The TeleAssist project with ESA focusses on integrating the latest cellular and satellite-based communication technologies into mobile AR platforms in order to enable truly global remote assistance for medical care. From start on, the development is steered by the end-user requirements. Various operational trials and pilot studies allow to fine-tune the technology to the most effective and user-adapted AR-based assistance.
Users and their needs
Remote medical support agents, whether providing humanitarian care or outdoor emergency support, often require support from remote, more experienced medical experts. This verbal or in best case video- based communication is however often difficult to interpret by the remote expert and/or is obtrusive to the action of the mobile agent. A more natural interpretation of the medical case, and a hands-free visualization of the instructions can significantly improve the focus and success of both healthcare professionals.
A secure, reliable communication and access to medical expertise through bi-directional video-feedback has the potential to significantly increase the efficiency and success of mobile care leading to improved patient outcomes and reduced cost to unnecessary displacement to specialized medical centres.
Service/ system concept
The technology is a combination of the AR glasses and a tailored software platform integrating global connectivity management and data-encryption. As visual communication tool, it shares the same point- of-view observation as the agent, but especially allows remote instructions and support to be delivered in the direct sight of the local care giver. It offers the user real-time visual interaction and support of remote medical experts, regardless of geographical location.
The overall system consists of:
- A fully see-through head-mounted display with hands-free user control.
- A mobile processing unit with long term autonomy. Additional medical and diagnostic tools can be connected.
- A visual communication platform enabling AR-based remote assistance between a TeleAssist device and remote PC or server.
- Cellular & satellite-based connectivity and capacity management.
In general, the TeleAssist platform brings the most advanced video communication to the next level by two main advantages:
- The medical situation is recorded from the same point of view as the user, and transmitted in real time to a remote support agent. A “I see what you see” overview is created enabling the remote expert to be virtually focused on the case rather than to lose time and concentration to mentally comprehend the situation.
- The user in action receives the feedback, instructions, and medical data in his or her direct sight on the situation. Instead of verbal explanation, or by comparing with external displays, the information or action to be done is projected naturally in the direct view of the user.
This technology enables a dynamic two-way collaboration allowing remote visual validation, communication, expert diagnosis, and senior interdisciplinary assistance in medical treatments. These advantages are delivered on high-performance technologies with market-leading display quality, global and secure connectivity, designed to perfectly fit to the specific user actions and requirements.

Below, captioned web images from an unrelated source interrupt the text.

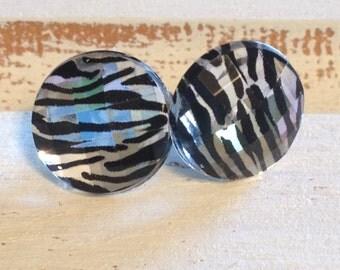 Faceted Zebra Post Earrings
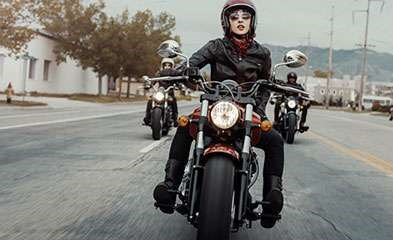 2019 INDIAN SCOUT SIXTY ABS RUBY METALLIC / 37$/sem Photo 3 sur 7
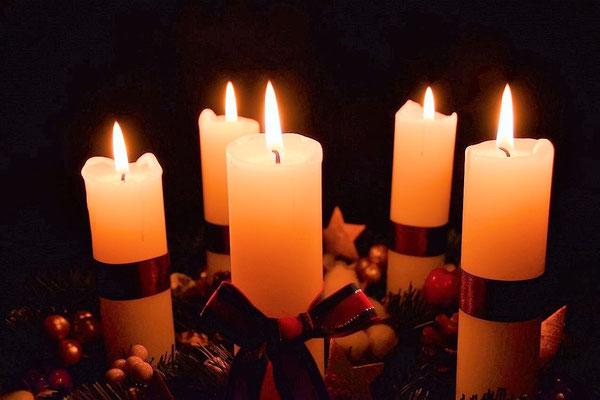2016年のジュニアサークル用のアドヴェントクランツ。夕暮れのあと、礼拝堂の灯りも消して撮影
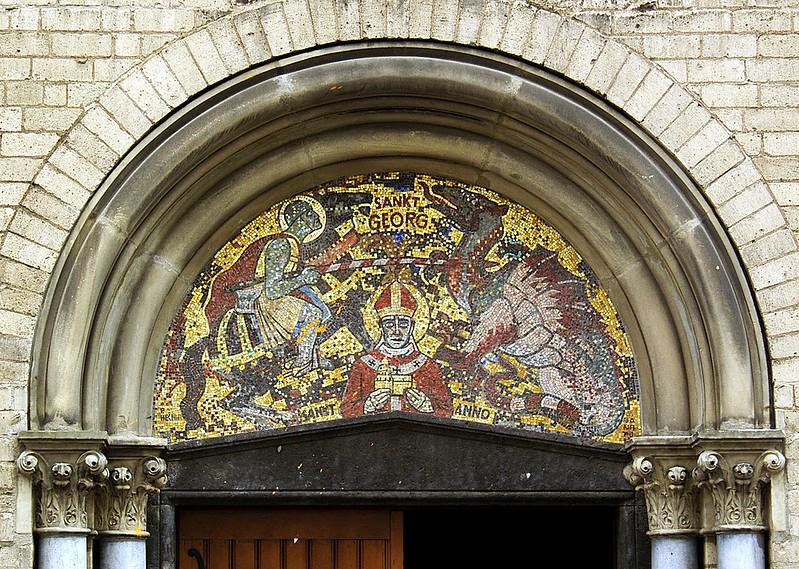 1280px-St_Georg_Köln_Eingang_Vorhalle_Mosaik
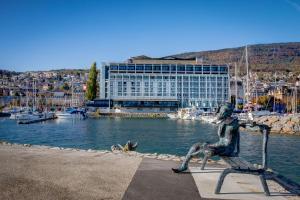 Neuchâtel Hotels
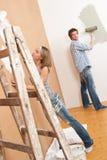 Amélioration de l'habitat : Jeune mur de peinture de couples photos libres de droits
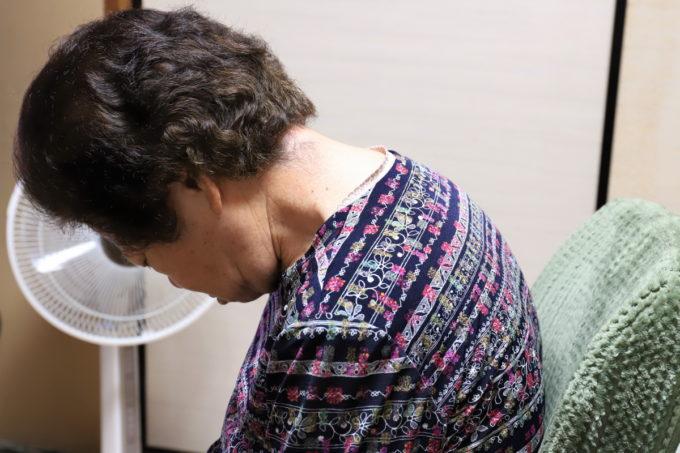 テレビの前で座ったまま寝ている祖母(おばあ)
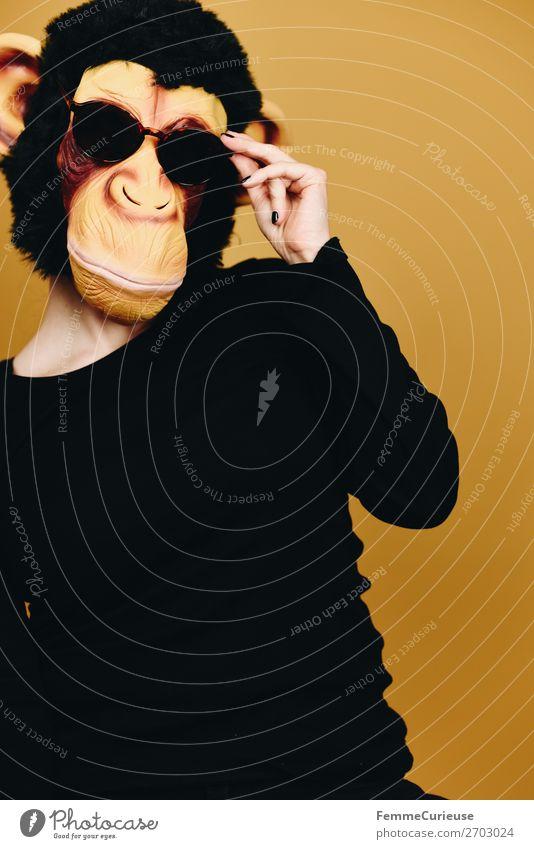 Person wearing a monkey mask and sunglasses 1 Mensch Tier Freude Coolness lässig Sonnenbrille Affen Schimpansen Maske Karnevalskostüm Karnevalsmaske Fell Latex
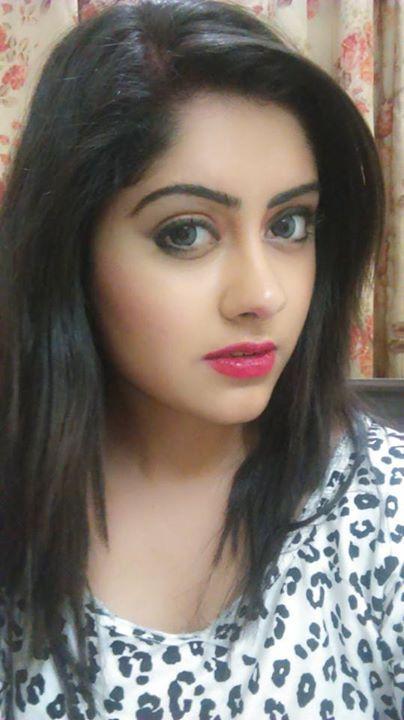 Cute Punjabi Actress Ronica Singh  Beautiful Girl Face -2848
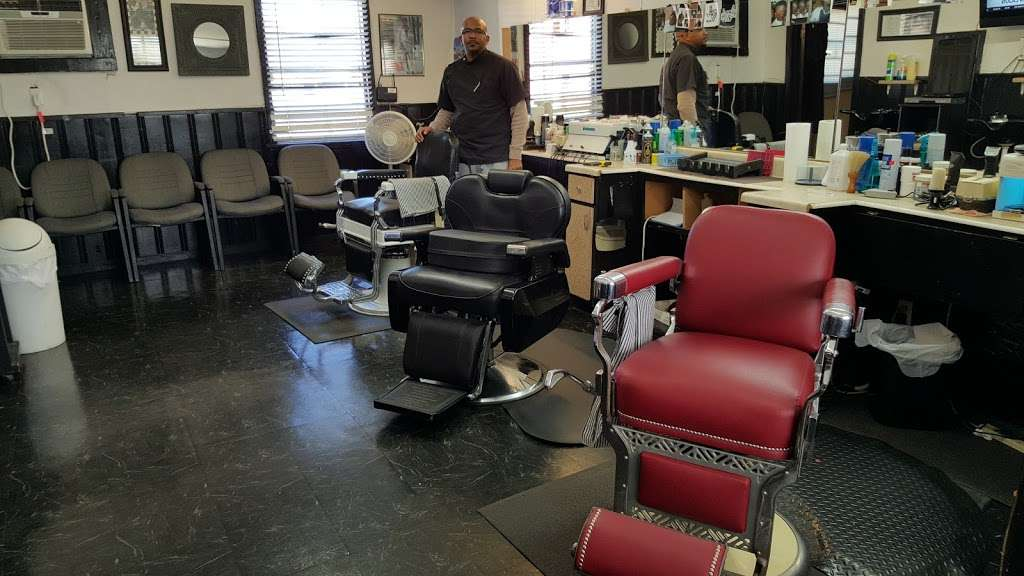 Cut Creations Barber Shop - hair care  | Photo 2 of 10 | Address: 5301 N Wayside Dr, Houston, TX 77028, USA | Phone: (713) 671-9825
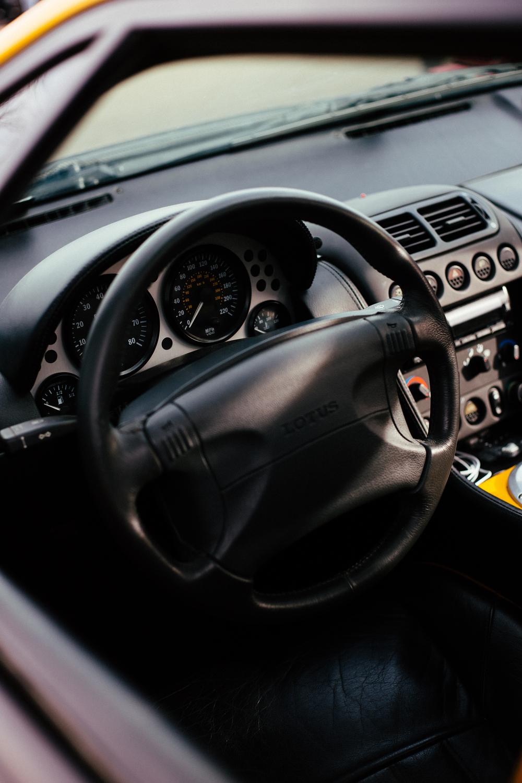 Lotus Esprit Fifth Gen - Interior 2.jpg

The overall product end-results of this project and the benefits, provided by the TeleAssist, are higher treatment success, better patient outcomes, improvement of productivity or training. Reduction of care cost and displacement needs as well as improved care management are the primary economic drivers.
Space Added Value
More than one billion people worldwide cannot obtain the health services they need because those services are either inaccessible, unavailable, unaffordable, or of poor quality. Supporting different users and partners with limited access to the classic terrestrial and cellular networks, TeleAssist’s integrated SatCom communication delivers truly global, ubiquitous access to the relevant health care expertise.
The TeleAssist project started with a review of the user and service requirements in collaboration with relevant partners, along with a technical and economic feasibility study. It assures efficient development feedback in order to deliver an optimal, final product fit. Several leading use-cases, sites and environments are evaluated and selected for prototype demonstrations.
For 12 months the technology is to be tested in the effective remote sites and assistance scenarios. These pilot trials allow to gather the necessary user and regulatory feedback necessary to fine-tune the technology to the final product. Continuous end-user feedback and evaluation guide the implementation of the commercialization plan and eventual roll out of for the technology and service.